As cloud computing technology continues to evolve and gain popularity, many enterprise users may find themselves accidentally operating within a hybrid cloud infrastructure. How?
There are a lot of cloud service providers out there, including Amazon Web Services (AWS), Google Cloud, and Microsoft Azure. Each provider offers a unique set of benefits that appeal to different types of users. Perhaps a company acquires another organization that uses a different cloud environment. Or maybe teams within the same company opt for different providers based on their individual needs.
From these multi-cloud beginnings, organizations are compelled to integrate their disparate applications to provide customers with better service, new features or faster response time. As the applications running in the different clouds become more interconnected, companies find themselves stepping into hybrid cloud environments out of necessity.

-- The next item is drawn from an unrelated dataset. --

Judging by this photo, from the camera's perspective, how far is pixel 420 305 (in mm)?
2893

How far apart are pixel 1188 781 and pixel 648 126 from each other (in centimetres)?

There are benefits to picking and choosing providers and services based on your business needs. A company may find that one provider offers a superior email suite while another provides higher security measures for processing customer data.
While there’s nothing wrong with cherry-picking to get what you need, it’s important to consider that each of these companies have different protocols and require different skill sets.
If your team is tasked with learning and memorizing multiple systems, you risk creating division, repetition, and nurturing systems of inefficiency, which can harm your bottom line.
Alternatively, with a hybrid approach, your team can focus on learning 1 singular system to manage your entire portfolio of software services. This allows for a more collaborative work environment, a lower cognitive load for your team members, and higher levels of consistency and efficiency overall.